NFL commissioner Roger Goodell walks the sidelines prior to the game between the Seattle Seahawks and the Green Bay Packers at CenturyLink Field in Seattle on Sept. 4, 2014  Otto Greule Jr—Getty Images

NFL Commissioner Roger Goodell Facing Mounting Pressure to Resign

Sep 14, 2014

National Football League commissioner Roger Goodell is facing mounting calls for his resignation amid the league's handling of a recently published video tape of Ray Rice, which shows the Baltimore Ravens running back knocking his fiancée unconscious in an elevator.

Rice was given a two-game suspension in July for violating the league's personal-conduct policy after he was arrested on charges related to domestic violence for the incident. In August, Goodell apologized for the leniency of the punishment and announced stricter punishments for abusers, but two events put him back in the hot seat last week: first, security footage of the actual assault that surfaced on TMZ; and second, an Associated Press report that law enforcement had sent the footage to the NFL the footage five months ago. Goodell has said that nobody in the organization saw the video footage until last week.

But women's groups have mounted a growing campaign for Goodell's resignation. UltraViolet, a women's-rights organization, announced plans to fly planes with banners featuring the message "#GoodellMustGo" over three different NFL stadiums on Sunday, Bloomberg News reports. The planes are expected fly for two hours over stadiums in San Francisco, Cleveland and East Rutherford, N.J., before the facilities' no-fly-zone rules kick in an hour before games begin. Another plane is scheduled to fly over a stadium in Indianapolis on Monday ahead of another NFL game there that night.

**EXERCISE GOAL**
In the article about Roger Goodell, what message did UltraViolet plan to put on the banners flown over NFL stadiums?

**EXTRACTED RECORDS**
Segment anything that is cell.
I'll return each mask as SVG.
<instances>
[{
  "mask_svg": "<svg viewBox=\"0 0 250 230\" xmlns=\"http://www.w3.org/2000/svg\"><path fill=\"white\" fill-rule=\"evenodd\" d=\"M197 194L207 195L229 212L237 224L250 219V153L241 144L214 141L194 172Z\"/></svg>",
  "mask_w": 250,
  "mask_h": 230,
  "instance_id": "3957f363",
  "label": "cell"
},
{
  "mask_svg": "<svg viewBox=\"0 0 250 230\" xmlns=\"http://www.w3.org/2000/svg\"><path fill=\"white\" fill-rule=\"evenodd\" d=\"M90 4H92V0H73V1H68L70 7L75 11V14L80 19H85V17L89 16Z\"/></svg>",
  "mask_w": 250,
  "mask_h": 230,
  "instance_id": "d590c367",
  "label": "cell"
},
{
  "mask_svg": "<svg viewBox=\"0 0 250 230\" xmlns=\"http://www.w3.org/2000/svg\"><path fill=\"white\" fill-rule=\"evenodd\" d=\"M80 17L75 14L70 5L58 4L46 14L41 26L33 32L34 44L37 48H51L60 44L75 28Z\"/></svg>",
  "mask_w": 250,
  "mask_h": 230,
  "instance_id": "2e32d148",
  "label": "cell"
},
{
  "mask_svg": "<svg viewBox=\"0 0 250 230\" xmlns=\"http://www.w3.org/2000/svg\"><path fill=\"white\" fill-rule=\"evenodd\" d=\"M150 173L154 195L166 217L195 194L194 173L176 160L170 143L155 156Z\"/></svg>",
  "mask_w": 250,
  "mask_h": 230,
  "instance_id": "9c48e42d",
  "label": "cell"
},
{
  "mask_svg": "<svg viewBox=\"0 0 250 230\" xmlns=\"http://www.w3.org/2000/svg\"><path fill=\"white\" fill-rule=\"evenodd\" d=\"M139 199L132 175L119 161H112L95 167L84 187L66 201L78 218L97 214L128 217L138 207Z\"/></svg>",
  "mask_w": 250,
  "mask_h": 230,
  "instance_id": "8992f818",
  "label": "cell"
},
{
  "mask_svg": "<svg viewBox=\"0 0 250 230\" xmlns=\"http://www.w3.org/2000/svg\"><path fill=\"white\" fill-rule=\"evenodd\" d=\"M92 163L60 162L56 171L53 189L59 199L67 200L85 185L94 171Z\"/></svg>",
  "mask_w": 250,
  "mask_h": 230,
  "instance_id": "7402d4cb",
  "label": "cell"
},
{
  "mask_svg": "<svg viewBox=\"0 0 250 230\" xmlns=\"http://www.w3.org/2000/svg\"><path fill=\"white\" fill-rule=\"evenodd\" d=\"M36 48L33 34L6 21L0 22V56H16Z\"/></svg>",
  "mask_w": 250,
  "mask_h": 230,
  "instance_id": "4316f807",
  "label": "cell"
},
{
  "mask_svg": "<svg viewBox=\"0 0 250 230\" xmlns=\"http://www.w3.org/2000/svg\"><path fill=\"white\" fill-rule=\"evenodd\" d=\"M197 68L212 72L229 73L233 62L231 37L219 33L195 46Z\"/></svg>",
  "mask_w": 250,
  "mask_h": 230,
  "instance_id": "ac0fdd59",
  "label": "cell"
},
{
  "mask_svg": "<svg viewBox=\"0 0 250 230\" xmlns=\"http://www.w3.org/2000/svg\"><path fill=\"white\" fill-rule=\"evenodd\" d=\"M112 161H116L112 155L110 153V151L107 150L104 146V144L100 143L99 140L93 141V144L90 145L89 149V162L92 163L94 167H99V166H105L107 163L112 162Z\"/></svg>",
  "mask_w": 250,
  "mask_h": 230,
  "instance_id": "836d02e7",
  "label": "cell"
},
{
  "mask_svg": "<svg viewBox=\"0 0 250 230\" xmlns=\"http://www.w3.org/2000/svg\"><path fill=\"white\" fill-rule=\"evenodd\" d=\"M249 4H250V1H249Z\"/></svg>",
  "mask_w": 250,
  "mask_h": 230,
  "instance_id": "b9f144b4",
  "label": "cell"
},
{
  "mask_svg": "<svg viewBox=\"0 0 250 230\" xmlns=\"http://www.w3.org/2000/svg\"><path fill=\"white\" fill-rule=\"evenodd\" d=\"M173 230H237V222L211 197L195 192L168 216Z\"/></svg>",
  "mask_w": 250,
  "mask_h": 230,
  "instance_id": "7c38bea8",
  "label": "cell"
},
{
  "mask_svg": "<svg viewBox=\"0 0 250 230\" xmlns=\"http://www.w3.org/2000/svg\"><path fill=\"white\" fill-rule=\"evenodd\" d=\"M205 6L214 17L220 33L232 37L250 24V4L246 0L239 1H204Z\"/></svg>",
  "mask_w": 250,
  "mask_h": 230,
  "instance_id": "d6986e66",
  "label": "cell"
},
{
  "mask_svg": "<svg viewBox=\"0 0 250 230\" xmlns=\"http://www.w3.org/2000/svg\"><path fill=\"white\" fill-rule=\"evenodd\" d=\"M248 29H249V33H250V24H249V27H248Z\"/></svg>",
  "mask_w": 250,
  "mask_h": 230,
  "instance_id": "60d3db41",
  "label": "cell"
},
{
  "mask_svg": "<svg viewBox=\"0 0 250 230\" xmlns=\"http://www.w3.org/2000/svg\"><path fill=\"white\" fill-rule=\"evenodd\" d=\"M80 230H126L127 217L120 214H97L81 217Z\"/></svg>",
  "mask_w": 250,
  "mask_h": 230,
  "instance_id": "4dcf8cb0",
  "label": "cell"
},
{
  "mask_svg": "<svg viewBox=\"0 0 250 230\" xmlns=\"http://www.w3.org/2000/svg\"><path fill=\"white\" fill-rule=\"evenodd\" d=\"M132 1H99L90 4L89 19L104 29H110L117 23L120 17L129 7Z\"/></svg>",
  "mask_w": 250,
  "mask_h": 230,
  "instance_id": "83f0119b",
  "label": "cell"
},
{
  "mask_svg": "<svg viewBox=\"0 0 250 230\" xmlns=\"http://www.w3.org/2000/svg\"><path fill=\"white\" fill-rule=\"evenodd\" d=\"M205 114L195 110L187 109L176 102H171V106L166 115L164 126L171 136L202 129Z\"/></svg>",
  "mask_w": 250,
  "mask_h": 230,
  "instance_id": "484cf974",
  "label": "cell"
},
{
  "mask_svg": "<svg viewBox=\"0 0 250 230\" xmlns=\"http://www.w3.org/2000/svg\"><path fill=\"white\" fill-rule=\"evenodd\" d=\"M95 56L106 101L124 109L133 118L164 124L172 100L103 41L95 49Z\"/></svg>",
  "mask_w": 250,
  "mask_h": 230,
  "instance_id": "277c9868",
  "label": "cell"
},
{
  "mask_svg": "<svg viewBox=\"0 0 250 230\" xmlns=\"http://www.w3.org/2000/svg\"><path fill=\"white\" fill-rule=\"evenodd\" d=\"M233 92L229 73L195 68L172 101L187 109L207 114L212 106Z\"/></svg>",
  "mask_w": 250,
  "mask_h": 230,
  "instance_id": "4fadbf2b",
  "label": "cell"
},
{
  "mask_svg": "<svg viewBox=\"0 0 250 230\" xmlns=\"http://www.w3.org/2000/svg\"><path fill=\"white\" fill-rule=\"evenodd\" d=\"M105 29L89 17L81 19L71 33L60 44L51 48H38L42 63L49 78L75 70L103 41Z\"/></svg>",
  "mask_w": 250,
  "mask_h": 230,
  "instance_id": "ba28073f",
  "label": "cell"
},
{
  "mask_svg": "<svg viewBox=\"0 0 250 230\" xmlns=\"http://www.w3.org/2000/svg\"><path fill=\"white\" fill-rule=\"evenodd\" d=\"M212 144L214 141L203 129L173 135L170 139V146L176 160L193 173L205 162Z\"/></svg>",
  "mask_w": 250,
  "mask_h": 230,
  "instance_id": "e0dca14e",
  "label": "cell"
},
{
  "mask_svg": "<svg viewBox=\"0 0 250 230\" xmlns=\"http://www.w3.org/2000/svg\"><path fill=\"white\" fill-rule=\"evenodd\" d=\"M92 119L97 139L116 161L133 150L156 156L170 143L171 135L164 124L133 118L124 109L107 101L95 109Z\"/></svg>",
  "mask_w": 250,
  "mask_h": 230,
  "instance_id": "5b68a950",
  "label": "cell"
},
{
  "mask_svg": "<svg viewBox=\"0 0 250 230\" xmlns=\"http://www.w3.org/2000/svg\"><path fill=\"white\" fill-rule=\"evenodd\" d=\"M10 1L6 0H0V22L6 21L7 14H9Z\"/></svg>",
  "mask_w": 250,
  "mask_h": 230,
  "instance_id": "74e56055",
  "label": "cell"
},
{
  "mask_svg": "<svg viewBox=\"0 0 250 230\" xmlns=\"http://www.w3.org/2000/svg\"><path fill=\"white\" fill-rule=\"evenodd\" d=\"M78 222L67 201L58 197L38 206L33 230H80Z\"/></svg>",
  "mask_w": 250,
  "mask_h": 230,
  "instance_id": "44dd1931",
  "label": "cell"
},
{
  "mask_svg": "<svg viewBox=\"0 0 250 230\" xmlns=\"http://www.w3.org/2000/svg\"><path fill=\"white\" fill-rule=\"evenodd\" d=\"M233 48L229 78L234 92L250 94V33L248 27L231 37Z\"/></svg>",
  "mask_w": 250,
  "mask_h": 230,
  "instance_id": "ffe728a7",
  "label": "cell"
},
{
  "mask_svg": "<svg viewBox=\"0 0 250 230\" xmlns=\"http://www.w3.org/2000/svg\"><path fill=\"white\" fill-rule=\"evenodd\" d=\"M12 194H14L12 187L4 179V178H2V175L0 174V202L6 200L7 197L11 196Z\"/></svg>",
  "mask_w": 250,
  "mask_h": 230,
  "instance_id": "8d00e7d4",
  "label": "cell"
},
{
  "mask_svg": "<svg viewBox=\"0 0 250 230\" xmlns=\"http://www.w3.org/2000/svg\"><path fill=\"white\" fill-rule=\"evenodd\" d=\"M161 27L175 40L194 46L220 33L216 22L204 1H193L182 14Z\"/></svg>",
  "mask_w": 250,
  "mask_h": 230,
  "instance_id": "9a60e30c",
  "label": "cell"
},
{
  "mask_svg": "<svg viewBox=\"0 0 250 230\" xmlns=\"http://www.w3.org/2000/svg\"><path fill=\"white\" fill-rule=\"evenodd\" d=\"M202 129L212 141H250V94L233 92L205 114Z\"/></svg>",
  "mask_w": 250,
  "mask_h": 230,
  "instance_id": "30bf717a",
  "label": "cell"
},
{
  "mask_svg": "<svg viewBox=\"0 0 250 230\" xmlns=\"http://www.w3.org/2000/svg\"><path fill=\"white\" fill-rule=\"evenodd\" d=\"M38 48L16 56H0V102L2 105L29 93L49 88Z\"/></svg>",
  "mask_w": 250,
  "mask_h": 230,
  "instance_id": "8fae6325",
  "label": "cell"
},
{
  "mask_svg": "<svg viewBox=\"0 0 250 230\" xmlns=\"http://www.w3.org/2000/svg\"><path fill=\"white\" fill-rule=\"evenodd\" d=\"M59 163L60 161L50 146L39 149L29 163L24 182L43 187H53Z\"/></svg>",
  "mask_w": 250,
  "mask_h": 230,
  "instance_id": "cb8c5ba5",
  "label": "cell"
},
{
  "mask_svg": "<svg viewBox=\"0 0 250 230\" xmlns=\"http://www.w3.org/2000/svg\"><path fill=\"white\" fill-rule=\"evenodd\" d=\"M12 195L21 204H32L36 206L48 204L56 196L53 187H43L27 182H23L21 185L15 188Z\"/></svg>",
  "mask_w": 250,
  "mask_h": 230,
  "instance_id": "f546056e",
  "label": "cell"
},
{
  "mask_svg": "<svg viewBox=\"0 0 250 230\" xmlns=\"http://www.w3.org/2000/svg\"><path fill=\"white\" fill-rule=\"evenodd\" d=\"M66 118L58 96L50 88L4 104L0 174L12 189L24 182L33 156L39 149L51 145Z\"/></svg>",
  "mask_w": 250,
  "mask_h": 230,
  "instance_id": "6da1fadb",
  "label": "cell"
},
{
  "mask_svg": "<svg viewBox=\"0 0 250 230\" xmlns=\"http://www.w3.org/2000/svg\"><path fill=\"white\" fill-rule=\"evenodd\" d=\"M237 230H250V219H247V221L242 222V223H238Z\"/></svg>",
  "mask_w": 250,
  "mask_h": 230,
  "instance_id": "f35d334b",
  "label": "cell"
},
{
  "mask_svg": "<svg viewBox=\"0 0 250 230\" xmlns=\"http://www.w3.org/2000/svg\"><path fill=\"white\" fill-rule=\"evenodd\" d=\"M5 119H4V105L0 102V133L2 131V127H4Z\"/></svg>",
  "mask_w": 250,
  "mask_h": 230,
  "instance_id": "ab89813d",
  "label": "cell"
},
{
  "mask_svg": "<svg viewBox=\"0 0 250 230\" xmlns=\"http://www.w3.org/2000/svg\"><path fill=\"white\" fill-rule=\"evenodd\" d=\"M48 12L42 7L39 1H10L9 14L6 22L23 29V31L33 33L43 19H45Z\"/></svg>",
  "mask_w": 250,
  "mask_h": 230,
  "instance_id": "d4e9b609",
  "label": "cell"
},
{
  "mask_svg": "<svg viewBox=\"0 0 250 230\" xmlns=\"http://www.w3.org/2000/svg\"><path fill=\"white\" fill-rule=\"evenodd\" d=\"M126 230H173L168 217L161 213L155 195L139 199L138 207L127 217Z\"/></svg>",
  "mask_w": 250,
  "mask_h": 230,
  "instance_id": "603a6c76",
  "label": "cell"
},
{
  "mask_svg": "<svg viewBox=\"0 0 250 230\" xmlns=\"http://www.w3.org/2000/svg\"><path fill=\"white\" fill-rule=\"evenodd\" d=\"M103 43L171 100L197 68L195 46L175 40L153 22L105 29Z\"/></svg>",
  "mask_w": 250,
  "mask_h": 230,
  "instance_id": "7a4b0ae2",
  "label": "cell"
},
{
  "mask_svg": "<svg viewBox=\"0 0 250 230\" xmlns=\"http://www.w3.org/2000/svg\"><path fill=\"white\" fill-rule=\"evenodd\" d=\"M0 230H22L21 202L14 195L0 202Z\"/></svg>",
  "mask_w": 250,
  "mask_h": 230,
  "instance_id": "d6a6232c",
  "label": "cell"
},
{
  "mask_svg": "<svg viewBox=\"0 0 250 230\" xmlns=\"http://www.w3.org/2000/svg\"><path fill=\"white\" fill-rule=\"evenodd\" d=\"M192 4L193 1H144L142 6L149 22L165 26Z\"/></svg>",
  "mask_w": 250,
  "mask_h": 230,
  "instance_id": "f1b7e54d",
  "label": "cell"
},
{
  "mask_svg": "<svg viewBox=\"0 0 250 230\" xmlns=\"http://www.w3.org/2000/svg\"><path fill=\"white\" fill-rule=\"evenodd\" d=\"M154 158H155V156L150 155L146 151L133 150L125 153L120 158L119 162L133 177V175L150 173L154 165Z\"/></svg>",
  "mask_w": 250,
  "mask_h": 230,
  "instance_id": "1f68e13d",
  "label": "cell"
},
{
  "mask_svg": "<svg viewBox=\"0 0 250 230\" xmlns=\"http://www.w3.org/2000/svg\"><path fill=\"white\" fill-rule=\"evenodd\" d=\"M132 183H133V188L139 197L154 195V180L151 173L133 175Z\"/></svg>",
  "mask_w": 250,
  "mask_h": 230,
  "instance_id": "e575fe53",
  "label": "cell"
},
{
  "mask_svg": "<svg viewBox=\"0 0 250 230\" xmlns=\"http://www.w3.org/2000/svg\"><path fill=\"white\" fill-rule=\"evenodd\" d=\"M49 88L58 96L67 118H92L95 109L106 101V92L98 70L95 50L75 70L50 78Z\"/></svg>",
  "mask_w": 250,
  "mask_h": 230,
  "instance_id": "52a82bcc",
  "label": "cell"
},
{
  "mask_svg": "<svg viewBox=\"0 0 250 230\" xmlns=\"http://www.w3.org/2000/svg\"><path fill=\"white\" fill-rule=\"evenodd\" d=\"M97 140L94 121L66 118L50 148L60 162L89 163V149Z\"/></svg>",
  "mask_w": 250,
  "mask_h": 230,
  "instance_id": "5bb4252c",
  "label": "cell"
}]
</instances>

**ANSWER SPACE**
The banners were to read "#GoodellMustGo".